§ **Directions for this task**
Exactly transcribe the span of lines from the one containing "Elegant foyer featuring" through the final line of the entries, inclusive, and nothing outside it. Exclude the pictures.

Image-caption web data:

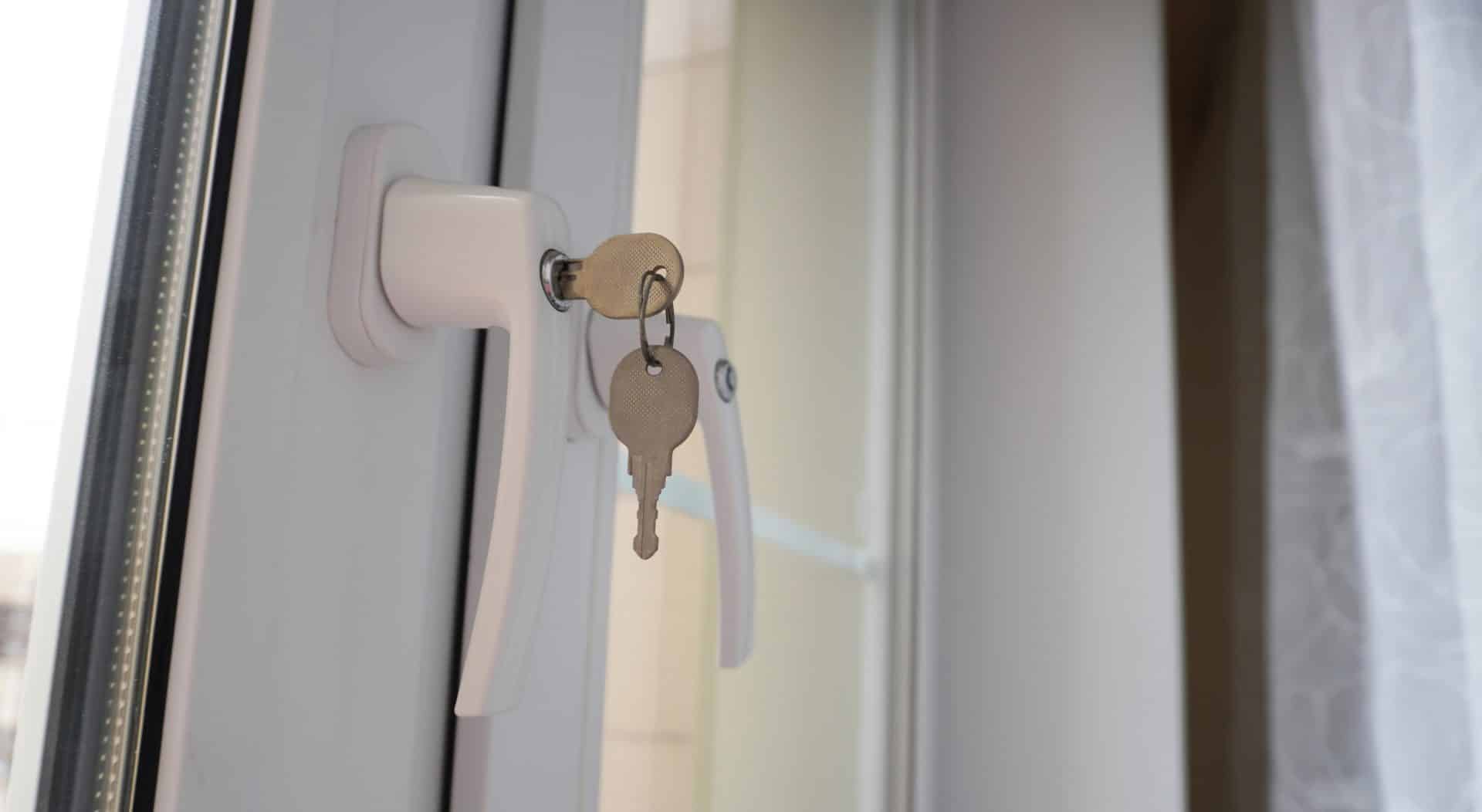 window-lock-2 Close-Up of Locked White PVC Window Handle with Two Inserted Keys in Bright Interior with Sheer Curtain, Representing Home Safety, Modern Security, and Window Lock Mechanism Concept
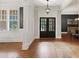 Elegant foyer featuring hardwood floors, decorative lighting, and stylish architecture at 1323 Frey Lake Ct, Kennesaw, GA 30144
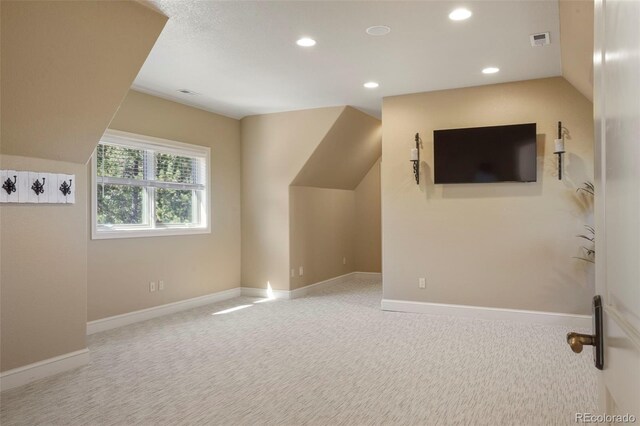 1975 Fox Mountain Pt, Colorado Springs, CO 80906 - additional living space featuring recessed lighting, carpet, baseboards, and visible vents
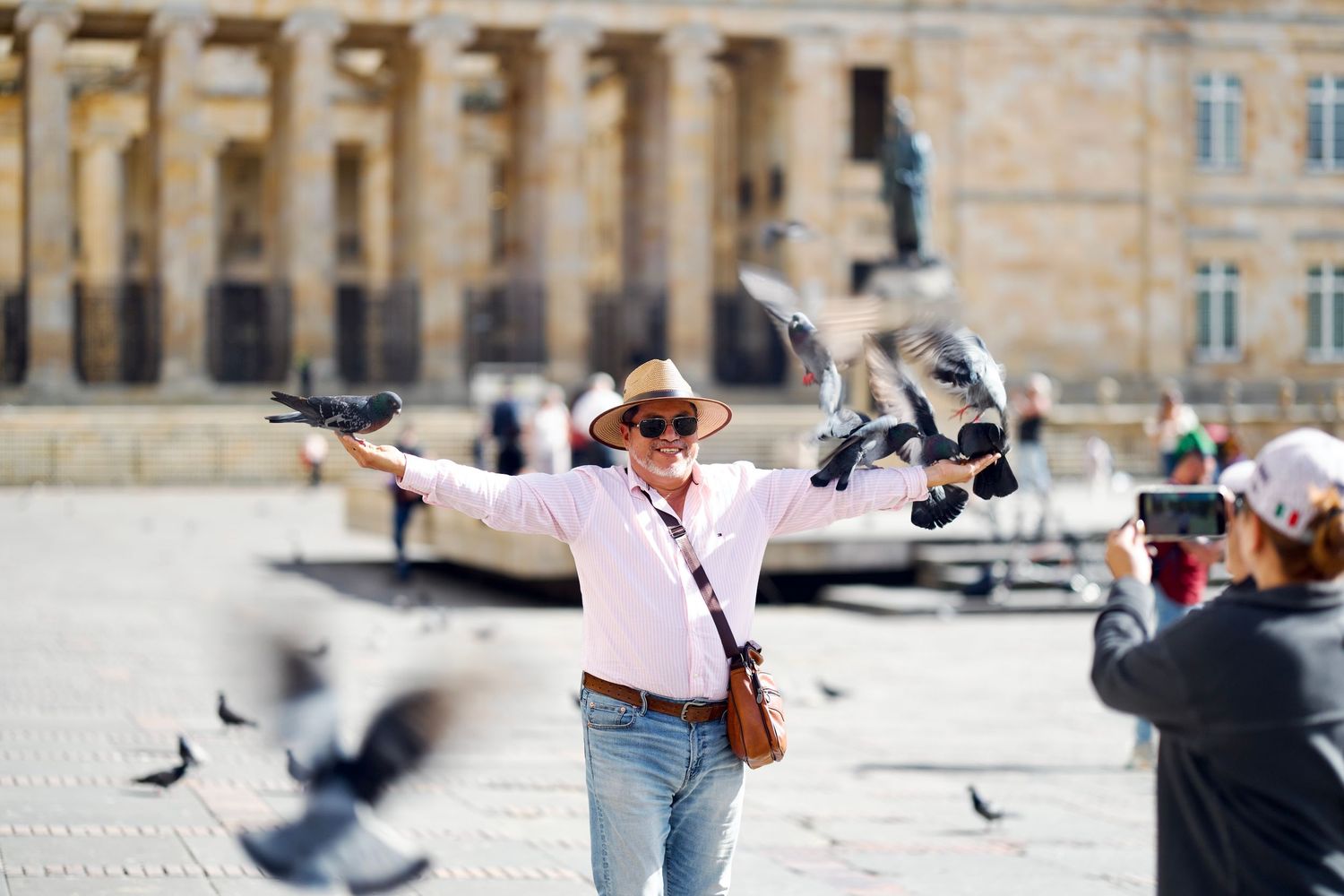 People feeding and interacting with pigeons in a public square.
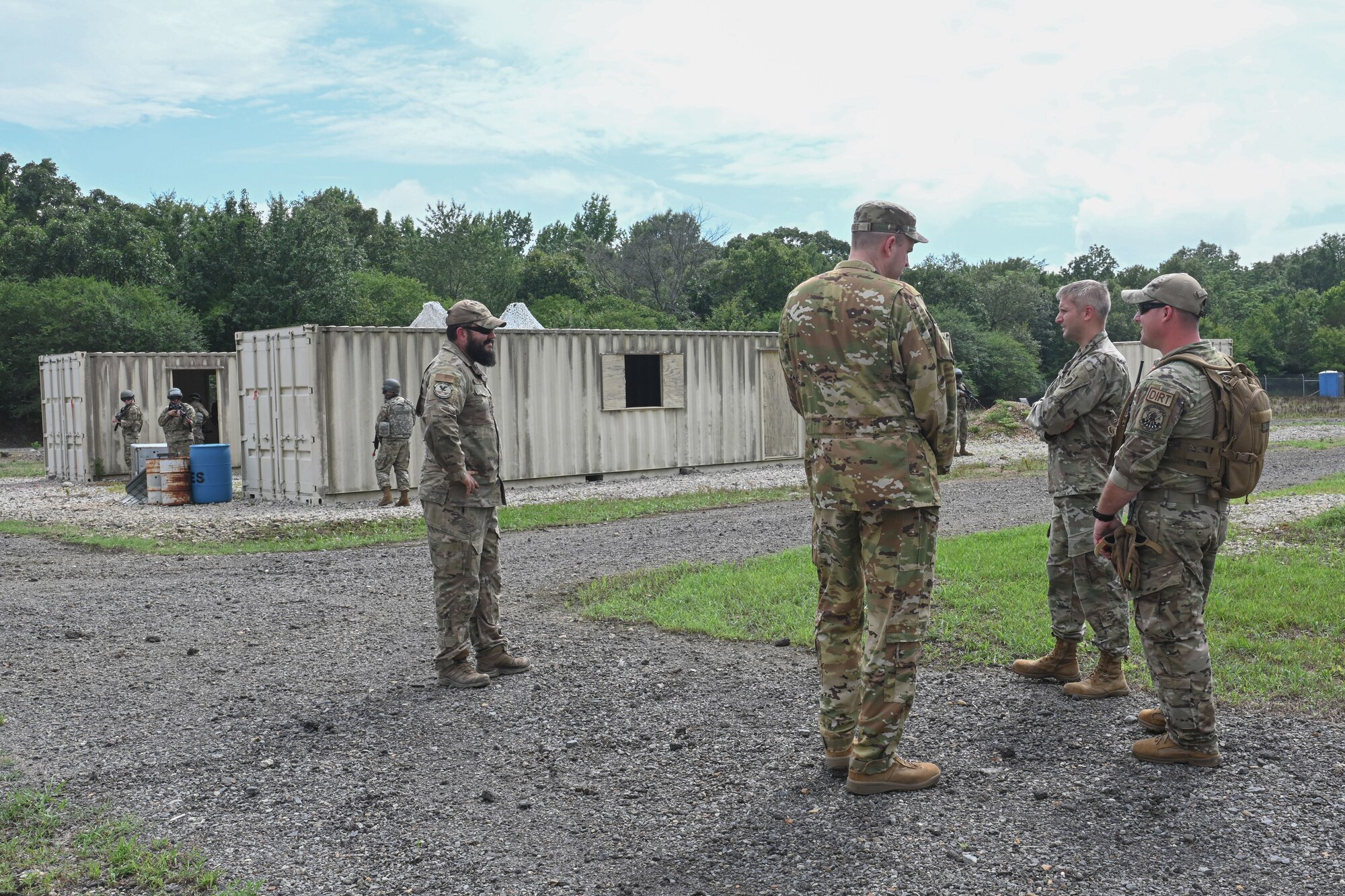 men in uniform observe an exercise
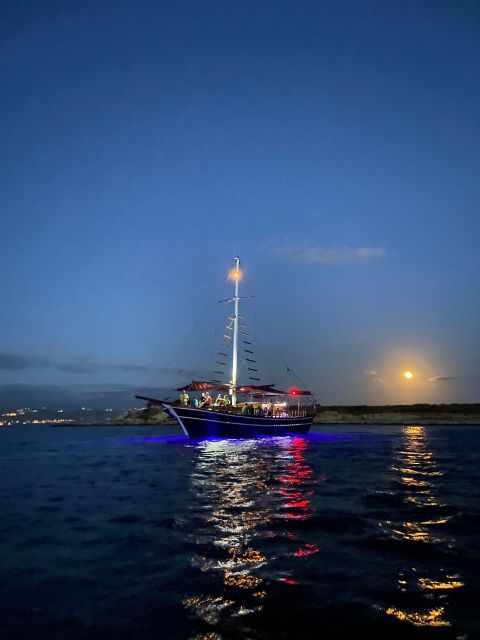 Argostoli: Sunset Cruise with Swim Stops, Dinner, and Wine - Sunset from the deck, then a darker return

§ **Solved exercise**
 Elegant foyer featuring hardwood floors, decorative lighting, and stylish architecture at 1323 Frey Lake Ct, Kennesaw, GA 30144
 1975 Fox Mountain Pt, Colorado Springs, CO 80906 - additional living space featuring recessed lighting, carpet, baseboards, and visible vents
 People feeding and interacting with pigeons in a public square.
 men in uniform observe an exercise
 Argostoli: Sunset Cruise with Swim Stops, Dinner, and Wine - Sunset from the deck, then a darker return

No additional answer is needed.